[Lines on scene geometry]
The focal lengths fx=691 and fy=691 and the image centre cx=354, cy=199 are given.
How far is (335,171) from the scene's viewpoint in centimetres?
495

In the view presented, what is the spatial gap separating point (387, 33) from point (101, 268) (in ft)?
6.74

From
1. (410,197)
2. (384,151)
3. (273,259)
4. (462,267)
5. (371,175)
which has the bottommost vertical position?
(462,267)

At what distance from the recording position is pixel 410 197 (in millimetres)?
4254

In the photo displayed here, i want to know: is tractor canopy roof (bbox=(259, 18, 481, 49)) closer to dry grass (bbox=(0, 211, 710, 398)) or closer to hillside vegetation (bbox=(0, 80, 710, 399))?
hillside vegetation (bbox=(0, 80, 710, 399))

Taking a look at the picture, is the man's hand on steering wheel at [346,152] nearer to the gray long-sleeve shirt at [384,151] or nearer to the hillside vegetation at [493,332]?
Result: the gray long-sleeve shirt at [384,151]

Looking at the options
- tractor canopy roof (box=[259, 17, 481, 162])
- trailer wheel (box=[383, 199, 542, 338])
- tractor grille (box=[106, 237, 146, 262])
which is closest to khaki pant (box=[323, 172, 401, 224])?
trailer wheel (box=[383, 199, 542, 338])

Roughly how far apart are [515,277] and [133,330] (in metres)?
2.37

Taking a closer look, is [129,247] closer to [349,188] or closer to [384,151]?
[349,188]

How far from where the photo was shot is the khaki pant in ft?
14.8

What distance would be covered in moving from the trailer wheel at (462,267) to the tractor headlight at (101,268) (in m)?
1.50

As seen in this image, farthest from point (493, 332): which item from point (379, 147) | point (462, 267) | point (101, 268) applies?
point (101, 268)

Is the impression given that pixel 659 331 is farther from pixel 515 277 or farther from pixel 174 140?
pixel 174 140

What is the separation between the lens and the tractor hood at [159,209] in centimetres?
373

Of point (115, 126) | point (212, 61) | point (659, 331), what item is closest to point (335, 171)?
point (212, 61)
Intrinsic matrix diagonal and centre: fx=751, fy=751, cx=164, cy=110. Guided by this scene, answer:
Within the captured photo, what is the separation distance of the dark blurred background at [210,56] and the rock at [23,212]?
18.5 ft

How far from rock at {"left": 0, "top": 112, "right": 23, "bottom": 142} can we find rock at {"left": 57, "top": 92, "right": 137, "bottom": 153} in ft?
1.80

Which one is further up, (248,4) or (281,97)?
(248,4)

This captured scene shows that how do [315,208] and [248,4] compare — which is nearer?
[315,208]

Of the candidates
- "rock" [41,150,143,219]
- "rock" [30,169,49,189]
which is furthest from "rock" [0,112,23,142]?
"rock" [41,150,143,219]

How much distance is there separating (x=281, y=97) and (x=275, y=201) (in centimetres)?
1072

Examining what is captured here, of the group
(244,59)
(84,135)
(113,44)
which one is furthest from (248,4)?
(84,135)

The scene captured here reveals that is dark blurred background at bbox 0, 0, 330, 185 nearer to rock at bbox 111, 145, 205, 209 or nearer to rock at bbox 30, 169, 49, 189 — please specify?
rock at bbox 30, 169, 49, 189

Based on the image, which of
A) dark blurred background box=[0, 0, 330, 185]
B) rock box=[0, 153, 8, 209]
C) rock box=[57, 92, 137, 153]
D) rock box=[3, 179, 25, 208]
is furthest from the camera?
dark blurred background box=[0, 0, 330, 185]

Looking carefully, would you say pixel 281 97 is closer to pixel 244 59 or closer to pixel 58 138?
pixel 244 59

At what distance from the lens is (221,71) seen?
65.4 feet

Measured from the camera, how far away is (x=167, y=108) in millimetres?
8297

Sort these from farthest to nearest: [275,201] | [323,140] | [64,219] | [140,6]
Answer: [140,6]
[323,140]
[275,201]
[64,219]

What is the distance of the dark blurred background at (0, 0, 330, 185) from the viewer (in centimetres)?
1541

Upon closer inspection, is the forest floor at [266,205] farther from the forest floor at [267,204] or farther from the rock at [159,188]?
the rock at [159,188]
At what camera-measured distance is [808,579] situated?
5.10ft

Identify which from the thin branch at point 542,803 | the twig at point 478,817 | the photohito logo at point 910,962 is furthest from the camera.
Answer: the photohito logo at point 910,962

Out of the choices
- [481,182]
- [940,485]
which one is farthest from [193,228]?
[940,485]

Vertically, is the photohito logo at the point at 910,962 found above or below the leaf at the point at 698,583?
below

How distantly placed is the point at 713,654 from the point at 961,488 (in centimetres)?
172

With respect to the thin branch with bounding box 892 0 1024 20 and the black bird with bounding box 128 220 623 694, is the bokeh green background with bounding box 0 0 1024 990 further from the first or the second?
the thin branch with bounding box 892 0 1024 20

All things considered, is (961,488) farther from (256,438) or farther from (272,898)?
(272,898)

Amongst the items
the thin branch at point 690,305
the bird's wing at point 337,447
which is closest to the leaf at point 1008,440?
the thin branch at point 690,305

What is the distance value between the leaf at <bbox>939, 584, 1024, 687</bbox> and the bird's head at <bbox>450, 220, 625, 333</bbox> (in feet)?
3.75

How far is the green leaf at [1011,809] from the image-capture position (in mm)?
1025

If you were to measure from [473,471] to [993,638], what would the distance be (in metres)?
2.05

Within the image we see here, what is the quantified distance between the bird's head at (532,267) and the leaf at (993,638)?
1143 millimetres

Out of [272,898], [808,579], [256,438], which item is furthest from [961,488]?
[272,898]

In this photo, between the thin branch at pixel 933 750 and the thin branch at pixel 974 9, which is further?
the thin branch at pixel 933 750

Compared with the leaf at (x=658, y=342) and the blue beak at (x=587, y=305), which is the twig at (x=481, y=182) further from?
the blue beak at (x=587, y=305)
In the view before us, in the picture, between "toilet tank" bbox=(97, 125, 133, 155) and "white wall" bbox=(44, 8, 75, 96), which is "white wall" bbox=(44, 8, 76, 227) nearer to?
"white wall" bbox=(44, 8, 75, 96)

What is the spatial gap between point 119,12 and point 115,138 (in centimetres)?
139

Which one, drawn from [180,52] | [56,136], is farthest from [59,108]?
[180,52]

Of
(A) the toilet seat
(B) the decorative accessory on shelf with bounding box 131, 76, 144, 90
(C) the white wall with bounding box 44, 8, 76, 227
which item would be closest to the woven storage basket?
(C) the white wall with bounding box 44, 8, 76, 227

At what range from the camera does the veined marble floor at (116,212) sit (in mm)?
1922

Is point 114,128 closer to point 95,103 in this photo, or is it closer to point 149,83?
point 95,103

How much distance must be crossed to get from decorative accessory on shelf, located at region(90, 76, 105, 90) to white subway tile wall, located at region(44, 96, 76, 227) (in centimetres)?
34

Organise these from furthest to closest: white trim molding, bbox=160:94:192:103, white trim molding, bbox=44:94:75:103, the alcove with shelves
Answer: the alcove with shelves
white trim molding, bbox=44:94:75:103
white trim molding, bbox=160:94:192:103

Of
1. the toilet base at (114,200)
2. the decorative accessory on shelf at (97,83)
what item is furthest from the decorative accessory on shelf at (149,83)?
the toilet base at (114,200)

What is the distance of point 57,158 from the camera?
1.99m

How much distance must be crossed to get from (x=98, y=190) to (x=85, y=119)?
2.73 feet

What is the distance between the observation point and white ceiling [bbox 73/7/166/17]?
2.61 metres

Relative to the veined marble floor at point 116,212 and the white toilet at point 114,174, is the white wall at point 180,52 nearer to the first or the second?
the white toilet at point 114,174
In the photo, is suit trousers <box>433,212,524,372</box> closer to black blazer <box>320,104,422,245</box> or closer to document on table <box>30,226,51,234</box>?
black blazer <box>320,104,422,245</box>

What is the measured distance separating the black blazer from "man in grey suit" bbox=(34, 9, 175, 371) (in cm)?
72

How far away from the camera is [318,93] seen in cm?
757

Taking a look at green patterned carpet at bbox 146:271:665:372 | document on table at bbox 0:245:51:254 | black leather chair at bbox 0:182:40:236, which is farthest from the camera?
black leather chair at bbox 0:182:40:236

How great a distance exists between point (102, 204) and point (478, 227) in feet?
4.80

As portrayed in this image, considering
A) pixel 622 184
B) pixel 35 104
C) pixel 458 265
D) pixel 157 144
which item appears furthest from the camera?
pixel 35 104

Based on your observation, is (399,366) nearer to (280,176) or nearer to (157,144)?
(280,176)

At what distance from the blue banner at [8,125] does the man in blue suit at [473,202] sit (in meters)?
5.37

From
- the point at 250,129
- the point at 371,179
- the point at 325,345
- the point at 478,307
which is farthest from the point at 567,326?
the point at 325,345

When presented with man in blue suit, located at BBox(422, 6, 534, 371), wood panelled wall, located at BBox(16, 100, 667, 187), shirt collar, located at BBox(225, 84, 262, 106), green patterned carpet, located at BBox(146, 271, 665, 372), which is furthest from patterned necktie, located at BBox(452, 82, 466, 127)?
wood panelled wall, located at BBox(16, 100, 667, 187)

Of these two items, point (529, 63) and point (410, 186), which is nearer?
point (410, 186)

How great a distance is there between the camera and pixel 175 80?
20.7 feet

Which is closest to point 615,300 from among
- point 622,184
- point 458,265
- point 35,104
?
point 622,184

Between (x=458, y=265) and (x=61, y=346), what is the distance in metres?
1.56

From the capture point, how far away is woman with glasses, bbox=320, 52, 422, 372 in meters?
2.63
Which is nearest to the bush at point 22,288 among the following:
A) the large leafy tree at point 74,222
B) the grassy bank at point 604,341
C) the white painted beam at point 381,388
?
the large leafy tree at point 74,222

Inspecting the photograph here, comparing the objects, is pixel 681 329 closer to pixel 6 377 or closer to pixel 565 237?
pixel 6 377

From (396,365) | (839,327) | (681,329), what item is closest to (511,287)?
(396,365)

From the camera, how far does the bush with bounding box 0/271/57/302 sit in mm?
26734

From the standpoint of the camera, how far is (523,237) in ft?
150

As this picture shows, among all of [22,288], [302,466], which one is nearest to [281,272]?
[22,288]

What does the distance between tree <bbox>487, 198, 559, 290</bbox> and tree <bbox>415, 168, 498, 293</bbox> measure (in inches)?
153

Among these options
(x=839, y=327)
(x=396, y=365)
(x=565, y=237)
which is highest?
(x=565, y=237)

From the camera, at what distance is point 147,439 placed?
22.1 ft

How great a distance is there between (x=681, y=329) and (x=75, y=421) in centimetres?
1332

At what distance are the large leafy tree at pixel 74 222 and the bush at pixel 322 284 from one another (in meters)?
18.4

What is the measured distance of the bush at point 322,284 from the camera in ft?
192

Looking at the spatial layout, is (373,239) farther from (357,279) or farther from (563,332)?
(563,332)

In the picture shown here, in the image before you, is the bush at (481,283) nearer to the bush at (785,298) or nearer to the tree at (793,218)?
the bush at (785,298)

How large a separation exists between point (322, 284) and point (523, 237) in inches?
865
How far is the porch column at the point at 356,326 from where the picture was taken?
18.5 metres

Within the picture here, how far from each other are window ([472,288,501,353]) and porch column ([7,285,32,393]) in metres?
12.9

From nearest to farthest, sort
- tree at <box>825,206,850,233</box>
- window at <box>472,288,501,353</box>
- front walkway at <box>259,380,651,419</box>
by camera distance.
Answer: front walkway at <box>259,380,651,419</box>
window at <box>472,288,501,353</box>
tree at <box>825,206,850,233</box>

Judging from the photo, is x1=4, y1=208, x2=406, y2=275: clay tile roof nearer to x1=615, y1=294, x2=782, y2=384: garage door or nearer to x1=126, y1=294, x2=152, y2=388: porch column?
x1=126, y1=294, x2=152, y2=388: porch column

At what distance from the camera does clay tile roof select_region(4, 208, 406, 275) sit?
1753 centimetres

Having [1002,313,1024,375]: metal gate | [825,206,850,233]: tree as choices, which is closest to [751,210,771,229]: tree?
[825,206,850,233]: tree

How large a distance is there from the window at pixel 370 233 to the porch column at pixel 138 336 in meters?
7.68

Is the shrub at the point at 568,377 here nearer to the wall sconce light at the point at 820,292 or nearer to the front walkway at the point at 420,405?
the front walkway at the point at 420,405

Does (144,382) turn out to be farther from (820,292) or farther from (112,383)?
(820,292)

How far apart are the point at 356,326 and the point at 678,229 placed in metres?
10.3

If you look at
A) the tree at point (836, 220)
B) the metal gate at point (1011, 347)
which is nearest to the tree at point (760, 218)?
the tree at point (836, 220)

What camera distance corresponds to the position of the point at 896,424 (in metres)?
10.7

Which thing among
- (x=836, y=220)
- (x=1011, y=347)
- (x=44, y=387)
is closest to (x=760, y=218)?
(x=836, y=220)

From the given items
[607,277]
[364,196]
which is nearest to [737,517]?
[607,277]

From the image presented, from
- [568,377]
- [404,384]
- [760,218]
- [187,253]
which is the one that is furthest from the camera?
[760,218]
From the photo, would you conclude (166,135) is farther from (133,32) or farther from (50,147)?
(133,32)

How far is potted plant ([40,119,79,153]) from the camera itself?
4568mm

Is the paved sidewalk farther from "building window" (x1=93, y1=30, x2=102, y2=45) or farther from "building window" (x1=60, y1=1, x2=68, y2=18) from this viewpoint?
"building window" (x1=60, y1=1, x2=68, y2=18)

> EXERCISE PROMPT: Copy out the lines word for word, everything from the one containing "What camera distance" down to the last line.

> IN RESPONSE:
What camera distance corresponds to the position of the point at 896,424 (in metres)?
10.7

Which thing among
- (x=836, y=220)
- (x=1011, y=347)
- (x=44, y=387)
is closest to (x=760, y=218)?
(x=836, y=220)

From the given items
[607,277]
[364,196]
which is nearest to [737,517]?
[607,277]

From the image presented, from
- [568,377]
- [404,384]
- [760,218]
- [187,253]
which is the one that is furthest from the camera?
[760,218]
From the photo, would you conclude (166,135) is farther from (133,32) or farther from (50,147)?
(133,32)

How far is potted plant ([40,119,79,153]) from the camera itself?
4568mm

Is the paved sidewalk farther from "building window" (x1=93, y1=30, x2=102, y2=45) or farther from "building window" (x1=60, y1=1, x2=68, y2=18) from this viewpoint?
"building window" (x1=60, y1=1, x2=68, y2=18)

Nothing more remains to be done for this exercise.